Pixiv Encyclopedia Viewer History Extractor
Pixiv Encyclopedia Viewer History Extractor

An Extraction Tool for Pixiv Encyclopedia Viewer Count History
Japanese README
日本語版はこちら README.ja.md.
Overview
Extract daily view history data from a Pixiv Encyclopedia (pixiv百科事典) article.
Pixiv Encyclopedia viewer history is a nice real-world time-series dataset.
It often shows:
- Weekly seasonality (weekday vs weekend traffic)
- Occasional spikes caused by events or social media buzz
You can use the extracted CSV as sample data for:
- Time-series visualization and smoothing
- Seasonal decomposition
- Forecasting models (ARIMA, Prophet, etc.)
⚠️ Unofficial tool
This project is not affiliated with or endorsed by Pixiv.

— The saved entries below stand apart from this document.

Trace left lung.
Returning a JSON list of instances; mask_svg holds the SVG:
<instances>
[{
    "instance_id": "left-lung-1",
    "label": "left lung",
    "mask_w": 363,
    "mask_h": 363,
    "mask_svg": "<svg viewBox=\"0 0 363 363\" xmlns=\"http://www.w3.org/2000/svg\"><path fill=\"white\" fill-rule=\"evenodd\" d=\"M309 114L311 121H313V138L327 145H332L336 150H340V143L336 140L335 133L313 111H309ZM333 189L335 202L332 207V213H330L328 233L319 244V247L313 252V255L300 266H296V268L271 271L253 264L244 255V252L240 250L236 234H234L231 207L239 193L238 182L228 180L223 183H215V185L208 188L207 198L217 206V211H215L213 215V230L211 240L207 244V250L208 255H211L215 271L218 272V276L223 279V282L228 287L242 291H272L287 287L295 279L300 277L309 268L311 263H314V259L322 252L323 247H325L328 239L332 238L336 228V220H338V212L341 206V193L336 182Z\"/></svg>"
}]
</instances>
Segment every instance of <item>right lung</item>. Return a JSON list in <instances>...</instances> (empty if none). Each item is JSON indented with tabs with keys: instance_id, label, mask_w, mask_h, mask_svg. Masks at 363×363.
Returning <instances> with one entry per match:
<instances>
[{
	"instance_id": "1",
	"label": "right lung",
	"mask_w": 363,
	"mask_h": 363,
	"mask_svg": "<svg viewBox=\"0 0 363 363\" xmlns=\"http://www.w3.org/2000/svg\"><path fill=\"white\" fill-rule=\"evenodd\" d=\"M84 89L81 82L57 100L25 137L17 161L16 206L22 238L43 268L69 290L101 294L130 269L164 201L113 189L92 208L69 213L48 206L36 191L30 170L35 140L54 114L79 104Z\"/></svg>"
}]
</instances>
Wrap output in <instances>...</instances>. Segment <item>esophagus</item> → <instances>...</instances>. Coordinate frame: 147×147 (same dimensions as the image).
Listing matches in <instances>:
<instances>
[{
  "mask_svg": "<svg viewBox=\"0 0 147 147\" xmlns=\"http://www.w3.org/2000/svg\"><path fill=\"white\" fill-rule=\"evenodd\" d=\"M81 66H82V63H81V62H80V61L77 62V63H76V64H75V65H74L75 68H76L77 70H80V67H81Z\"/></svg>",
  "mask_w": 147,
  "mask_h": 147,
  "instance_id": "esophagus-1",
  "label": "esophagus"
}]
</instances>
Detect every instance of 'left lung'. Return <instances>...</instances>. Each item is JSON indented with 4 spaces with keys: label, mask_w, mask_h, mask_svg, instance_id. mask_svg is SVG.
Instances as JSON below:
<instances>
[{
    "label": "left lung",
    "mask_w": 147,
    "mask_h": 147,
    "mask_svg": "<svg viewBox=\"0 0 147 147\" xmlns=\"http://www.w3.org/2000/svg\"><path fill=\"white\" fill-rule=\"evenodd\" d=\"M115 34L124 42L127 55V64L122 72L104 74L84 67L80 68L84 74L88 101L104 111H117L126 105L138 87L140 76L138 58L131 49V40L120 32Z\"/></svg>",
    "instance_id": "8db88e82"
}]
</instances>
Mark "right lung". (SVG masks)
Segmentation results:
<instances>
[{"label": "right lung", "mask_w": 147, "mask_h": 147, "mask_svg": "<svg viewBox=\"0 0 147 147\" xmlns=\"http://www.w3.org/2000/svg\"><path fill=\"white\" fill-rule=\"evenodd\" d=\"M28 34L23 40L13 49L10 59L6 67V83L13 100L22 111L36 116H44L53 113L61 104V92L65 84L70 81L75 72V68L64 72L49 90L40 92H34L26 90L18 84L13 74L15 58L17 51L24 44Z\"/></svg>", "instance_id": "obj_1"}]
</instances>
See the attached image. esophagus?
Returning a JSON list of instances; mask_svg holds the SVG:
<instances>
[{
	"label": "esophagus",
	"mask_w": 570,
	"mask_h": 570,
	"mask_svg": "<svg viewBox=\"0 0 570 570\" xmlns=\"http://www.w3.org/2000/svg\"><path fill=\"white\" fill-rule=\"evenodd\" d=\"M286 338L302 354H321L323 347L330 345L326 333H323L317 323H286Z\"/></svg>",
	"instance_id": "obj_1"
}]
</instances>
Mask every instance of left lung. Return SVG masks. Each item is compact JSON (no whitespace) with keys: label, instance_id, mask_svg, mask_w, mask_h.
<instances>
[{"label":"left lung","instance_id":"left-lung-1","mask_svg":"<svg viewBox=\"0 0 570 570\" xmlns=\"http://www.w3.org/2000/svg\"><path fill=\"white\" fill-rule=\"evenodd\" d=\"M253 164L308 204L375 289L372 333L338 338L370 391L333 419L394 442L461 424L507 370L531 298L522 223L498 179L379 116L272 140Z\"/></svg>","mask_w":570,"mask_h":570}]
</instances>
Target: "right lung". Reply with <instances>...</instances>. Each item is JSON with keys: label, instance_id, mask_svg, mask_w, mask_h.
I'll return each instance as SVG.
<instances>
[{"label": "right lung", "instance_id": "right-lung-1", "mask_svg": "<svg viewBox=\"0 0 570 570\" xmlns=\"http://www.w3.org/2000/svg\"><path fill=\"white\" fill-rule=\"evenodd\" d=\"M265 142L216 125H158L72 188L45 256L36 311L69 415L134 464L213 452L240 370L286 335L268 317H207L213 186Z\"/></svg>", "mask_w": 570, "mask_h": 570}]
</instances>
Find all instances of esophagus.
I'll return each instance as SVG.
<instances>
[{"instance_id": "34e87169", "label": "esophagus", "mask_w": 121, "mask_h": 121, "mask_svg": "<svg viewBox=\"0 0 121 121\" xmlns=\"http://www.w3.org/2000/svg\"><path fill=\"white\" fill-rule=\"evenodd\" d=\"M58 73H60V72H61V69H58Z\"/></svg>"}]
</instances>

Please follow Pixiv’s Terms of Use and robots.txt when using this script.
Features
- Fetch by article title (e.g.,
"ブルーアーカイブ") directly from Pixiv Encyclopedia - Or read from a local HTML file
- Output JSON Lines to stdout
(one{"date": "...","count": ...}per line) - Optional CSV export via
--csv output.csv
Requirements
- Python 3.9+
- Dependencies:
requestsbeautifulsoup4
Usage
0. Create virtual environment
python3 -m venv env
source env/bin/activate
pip install -r requirements.txt
1. Fetch by article title
python src/extract_viewer_history.py "ブルーアーカイブ"
This will:
- Download
https://dic.pixiv.net/a/ブルーアーカイブ - Parse the embedded JSON
- Print one JSON object per line to stdout:
{"date": "2025-07-01", "count": 9454605}
{"date": "2025-07-02", "count": 9331510}
{"date": "2025-07-03", "count": 8884117}
...
You can redirect it to a file:
python src/extract_viewer_history.py "ブルーアーカイブ" > ブルーアーカイブ.jsonl
2. Export as CSV
Use the --csv option to write a CSV file while still printing JSON to stdout:
python src/extract_viewer_history.py "ブルーアーカイブ" --csv ブルーアーカイブ.csv
Example CSV content:
date,count
2025-07-01,9454605
2025-07-02,9331510
2025-07-03,8884117
...
3. Use a local HTML file
If you have already saved the article HTML:
python src/extract_viewer_history.py ブルーアーカイブ.html
python src/extract_viewer_history.py ブルーアーカイブ.html --csv ブルーアーカイブ.csv
The script will detect that ブルーアーカイブ.html is a file and will parse it instead of fetching from the web.
4. Test
pip install -r requirements.test.txt
pytest
5. Deactivate environment
deactivate
Notes / Limitations
- No rate limiting is implemented; please:
- Use it responsibly
- Avoid sending many requests in a short time
- This is a simple utility script, primarily intended for personal analysis or research.
License
- Apache License 2.0